Cumbers was 36 years old at the time of his murder and he was buried at Redwood Cemetery, Greystones, County Wicklow, Ireland.

== Career ==
While a student at St Patrick's, he was editor of the school magazine, Tuairim; features writer for Drogheda Independent, Ipswich Evening and Meath Chronicle; and hosted a radio show for Royal County Radio, a local pirate radio station. He started reporting for The Weekender. Around the age of 20, he started as a rookie and advanced to chief reporter for Capitol Radio (now called FM104) in Dublin, Ireland.

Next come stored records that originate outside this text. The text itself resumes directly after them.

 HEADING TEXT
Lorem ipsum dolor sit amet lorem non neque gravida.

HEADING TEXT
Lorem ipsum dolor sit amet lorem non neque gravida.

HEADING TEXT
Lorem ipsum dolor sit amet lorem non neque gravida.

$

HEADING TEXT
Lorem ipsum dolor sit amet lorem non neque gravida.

In 1990, Cumbers moved to the United Kingdom to work with a variety of British broadcasters, including ITN's Channel 4 News, Channel 4 Daily, Sky News, APTN, and the BBC. Cumbers worked both as a journalist and a producer. In the late 1990s, he retrained and became a cameraman as well, establishing Locum Productions with his wife and BBC journalist Louise Bevan, to supply camera crews to broadcasters. Among the stories Cumbers reported on were the 1989 death of Nicolae Ceaușescu during the Romanian Revolution; the 1990 release of Brian Keenan in Beirut, Lebanon; the late 1990s Drumcree conflict; the Good Friday Agreement and Omagh bombing in 1998, the Kursk submarine disaster in 2000, and the 2004 Madrid train bombings. He had also interviewed Muammar Gaddafi in Libya.

== Death ==
Journalist Frank Gardner and Cumbers were assigned to report on the aftermath of the May 2004 Yanbu attack and Khobar massacre terrorist attacks in Saudi Arabia, both of which had British casualties. The British Foreign Office had advised against nonessential travel there. On Sunday morning, the team arrived in the As-Suwaidi neighbourhood of Riyadh, an ultraconservative area where Al-Qaeda was known to have a presence.

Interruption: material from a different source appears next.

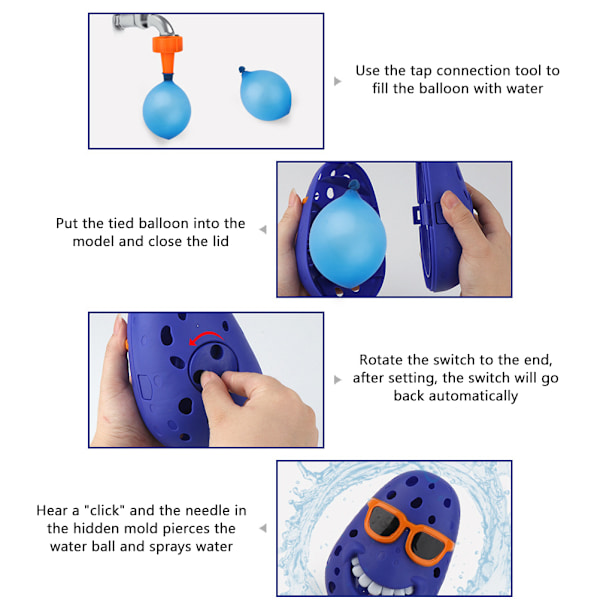 Use the tap connection tool to fill the balloon with water

Put the tied balloon into the model and close the lid

Rotate the switch to the end, after setting, the switch will go back automatically

Hear a "click" and the needle in the hidden mold pierces the water ball and sprays water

The team was in place reporting between 10 and 30 minutes and a man, later identified as Adel al-Dhubaiti, greeted the journalists and then opened fire on them. This was followed by shooting from five others who were waiting inside a van. Cumbers was killed at the scene, while Gardner attempted escape but was seriously injured. Cumbers' killer was later sentenced to death.

Cumbers' death was considered a murder in the UK. In Saudi Arabia, Adel al-Dhubaiti was arrested in 2004. He was tried, found guilty, and sentenced to death in November 2014, and executed on 2 January 2016. Cumbers' parents spoke out against his execution.

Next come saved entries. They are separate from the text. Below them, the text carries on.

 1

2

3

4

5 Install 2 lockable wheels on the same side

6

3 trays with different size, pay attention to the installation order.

Gardner wrote a book, Blood and Sand, published in 2010, about his reporting in Saudi Arabia and the attack on him and Cumbers.

== Context ==
A week before Gardner and Cumbers reported from Saudi Arabia, twenty-two foreigners were taken hostage and killed by a faction of Al-Qaeda during a shooting rampage, known as the Khobar massacre, in an eastern oil hub. The attack was an attempt by Islamic radicals to try to drive out foreigners. This act of violence made oil prices increase rapidly. The leader of the attack was Abdel Aziz al-Muqrin.

Later in the same month that Cumbers was killed, US citizen Paul M. Johnson Jr was taken hostage and beheaded in Saudi Arabia.

== Impact ==
A year after Cumbers' death, Irish Aid established the Simon Cumbers Media Fund in honour of his memory. The fund's aim is to help, assist, and promote better quality media coverage of issues in the Irish media.

Cumbers was one of the 48 British and Irish journalists who were killed while reporting abroad between 2001 and 2010.

== Reactions ==
Koïchiro Matsuura, the director-general of UNESCO, condemned the attack. His statement said, "I condemn this attack which targeted two media professionals carrying out their professional work, and who were investigating the ruthless al-Qaeda terrorist network. It is no coincidence that the enemies of freedom and democracy attack media professionals whose work upholds the values of freedom, enshrined in the United Nations Charter, and of freedom of expression, guaranteed by the Universal Declaration of Human Rights."

UK Prime Minister Tony Blair said, "We have to be vigilant and get out and get after them and make sure we deal with this (terrorism) issue."

A spokesperson for the Committee to Protect Journalists said, "We deplore this deadly attack on our colleagues and call on Saudi authorities to apprehend the perpetrators and bring them to justice in a timely manner."

Stewart Purvis, a former chief executive of ITN, said, "These are tragic circumstances and they are very dangerous for any media presence in Saudi Arabia."